Votre équipe ou votre comité d’intervention a-t-il consulté les propriétaires, la direction locale ou le siège mondial pour savoir combien ils peuvent se permettre de perdre (ou de dépenser) en cas d’attaque? Mesurez-vous les temps d’interruption en heures, en jours ou en gigaoctets de données? La cyberassurance couvrira-t-elle les pertes ou les perturbations? Certaines organisations identifiées comme payeurs, subissent des attaques répétées ou une deuxième demande de rançon plus importante de la part des attaquants initiaux. Ces incertitudes rendent toute réponse difficile sans une préparation sérieuse.

Le paiement de la rançon ne représente qu’une partie du coût. La perte de productivité et de chiffre d’affaires, la récupération des données et l’atteinte à la réputation sont autant de conséquences possibles. Il s’agit de défis multidimensionnels qui influent sur la prise de décision tant dans les discussions de crise à court terme que dans la vision à plus long terme de l’organisation.

Chaque bureau, chaque site national présente des vulnérabilités et une sensibilité aux prix qui lui sont propres.
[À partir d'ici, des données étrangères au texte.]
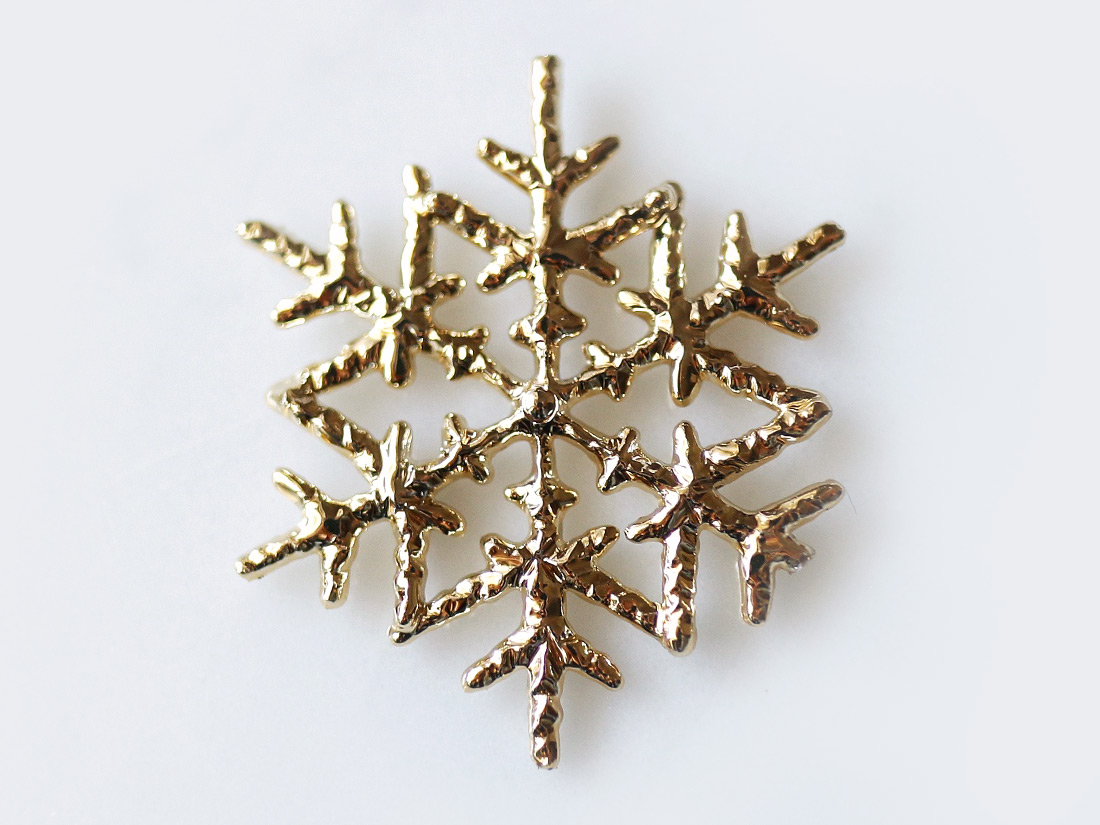 ケーキピック 雪の結晶(ゴールド)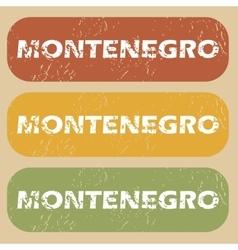 Vintage Montenegro stamp set vector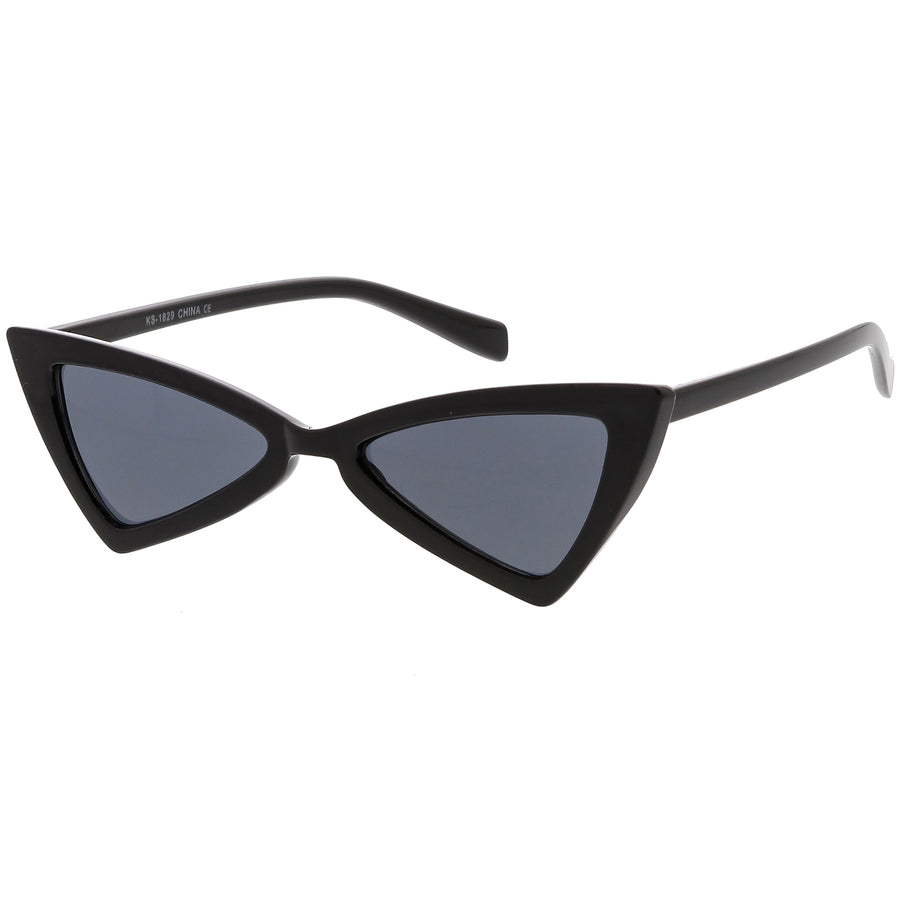 Women's Thin Extreme Cat Eye Sunglasses Neutral Colored Flat Lens 51mm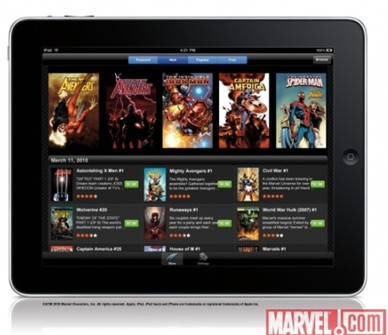 Marvel comic book app for iPad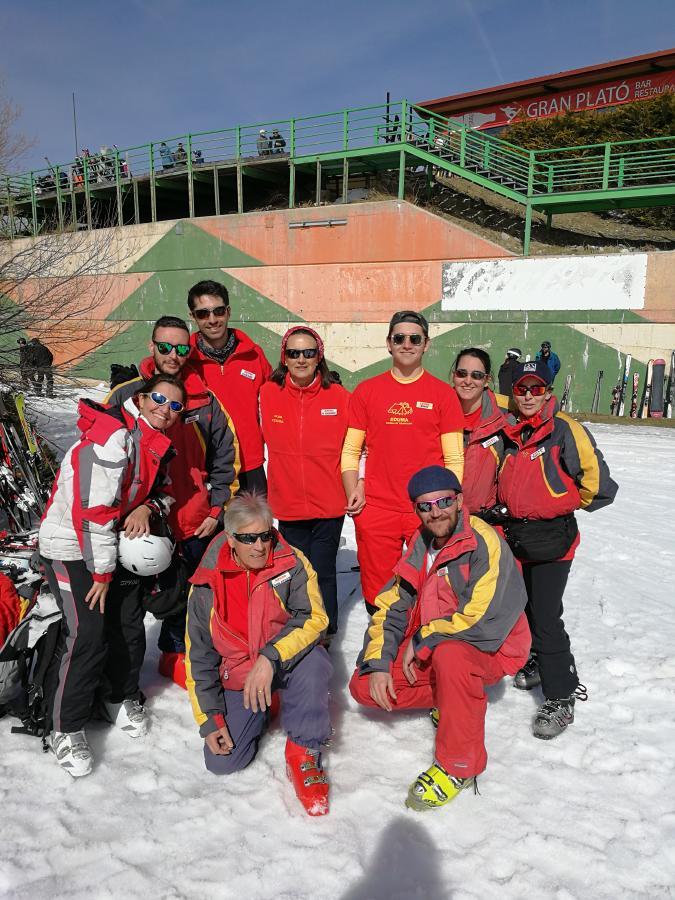Monitores curso de esqui organizado Sábados 2019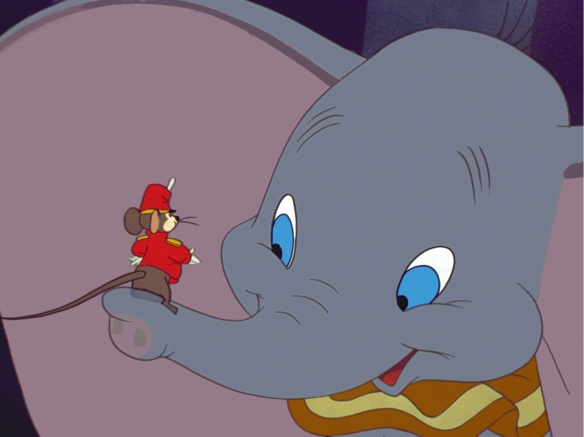 Dumbo70AnnEd_Photo_02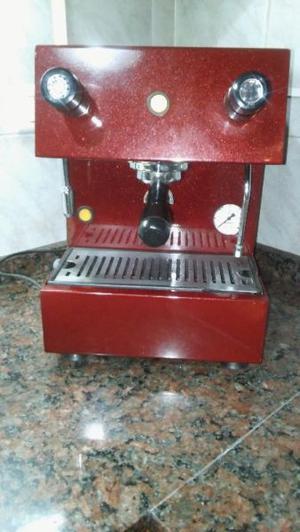 cafetera express en venta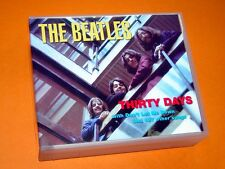 The Beatles - Thirty Days CD Box Set 30 - Lennon McCartney Harrison Twickenham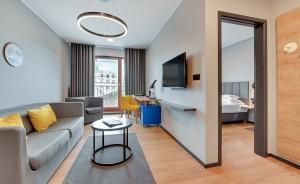 Hotel Number One by Grano*** w Gdańsku Hotel *** / 6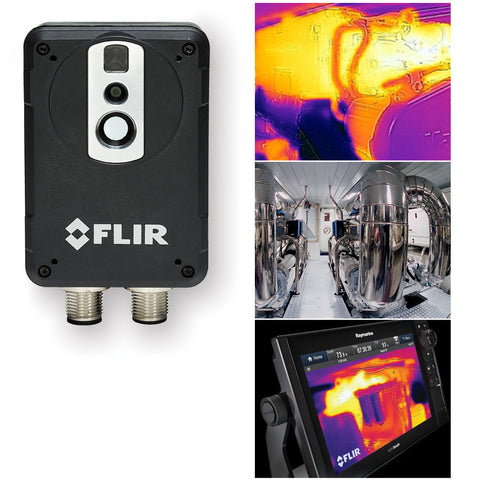 FLIR AX8™ Marine Thermal Monitoring System - Reel Draggin' Tackle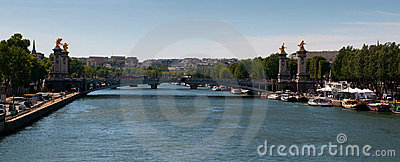 View on the Pont Alexandre III in Paris Editorial Photography
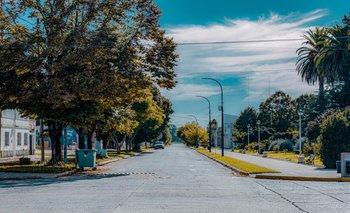 Localidad de Tapalqué, provincia de Buenos Aires, Argentina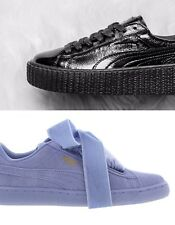 NEW Puma x Rihanna Fenty Leather CREEPER WRINKLED PATENT/ PUMA Suede Heart RESET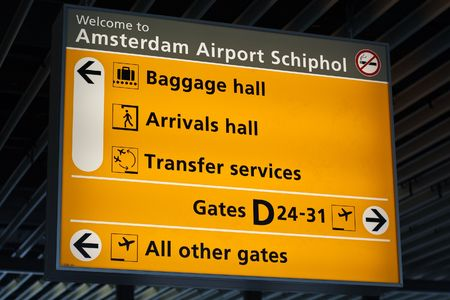 schiphol: Information sign in Schiphol airport, Amsterdam Stock Photo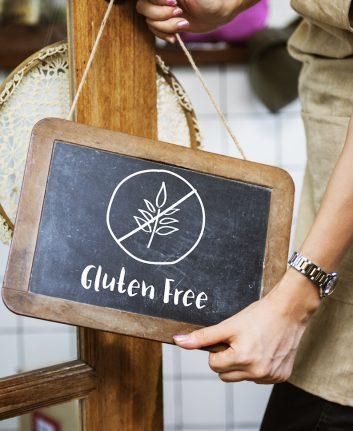 Sans gluten © Rawpixel.com shutterstock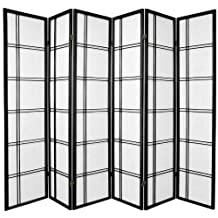 Oriental Furniture Premium Quality Wider Sized, 6-Feet Double Cross Folding Shoji Privacy Floor Screen Room Divider, 6 Panel Black by Oriental Furniture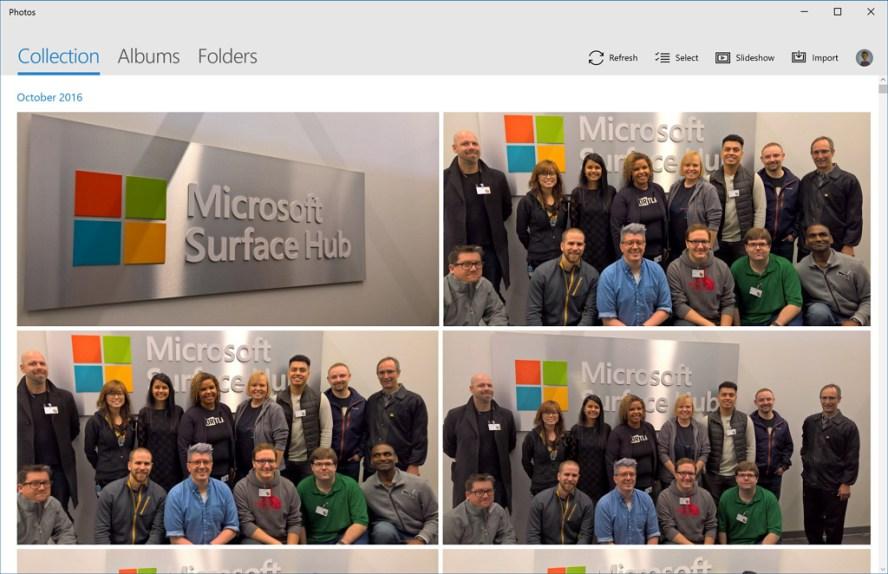 Windows 10 Redstone 2 prende forma | Le novità 2 HTNovo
Il n’existe pas de solution universelle, même au sein d’un même secteur ou d’une même entreprise.

L’avons-nous déjà fait?

Selon une étude réalisée par Veeam en 2021 auprès de plus de 3000 décideurs informatiques, 58% des sauvegardes de données échouent lors d’une tentative de restauration. Ainsi, disposer d’une réponse testée et éprouvée pour les systèmes IT permet une plus grande confiance dans la négociation avec les hackers.

Le rapport Verizon 2021 Data Breach Investigations Report suggère que 85% des cyberattaques réussies font appel à l’ingénierie sociale – par le biais de messages, d’appels téléphoniques et de sites web, et pas seulement par le biais du phishing par e-mail. Les données confidentielles divulguées ne sont parfois utilisées que bien plus tard, une fois combinées avec des détails lors d’attaques ultérieures. Vos collaborateurs partagent-ils ces expériences et savent-ils comment éviter ces manipulations?

Quelle a été votre expérience avec les forces de l’ordre ou les organisations similaires? Les enquêtes sur les attaques sont plus efficaces lorsque les autorités ont accès à des informations sur des incidents similaires et à des responsables coopératifs. Quelle est la politique locale et mondiale de votre entreprise en matière de divulgation aux partenaires, aux clients et aux autorités?

Sommes-nous prêts?

Malgré des investissements massifs dans la cybersécurité, de nombreuses organisations fonctionnent aujourd’hui différemment de ce qu’elles étaient avant la pandémie de COVID-19, avec des équipes distantes, des effectifs réduits et d’autres facteurs. Chaque organisation devrait connaître ses risques et sa réponse, tout comme elle le fait pour un exercice d’incendie, une urgence météorologique ou tout autre éventuelle interruption.

Connaître les normes de votre secteur pour définir les attentes des clients et des partenaires est un autre aspect de la préparation. Gérer activement les intérêts de vos clients et partenaires peut faire la différence sur le plan stratégique dans le maelström actuel des ransomwares.

Partager le message de sécurité avec les partenaires et les fournisseurs peut contribuer à créer une réponse communautaire où l’on veille les uns sur les autres. En outre, vos dépenses en matière de cybersécurité devraient continuer à augmenter à mesure que les méthodes des criminels évoluent.

En répondant aux questions posées dans cet article et en vous armant d’un plan doté de ressources adéquates, vous accélérerez votre temps de réponse en cas d’urgence, tout en réduisant l’incertitude et en éliminant les doublons.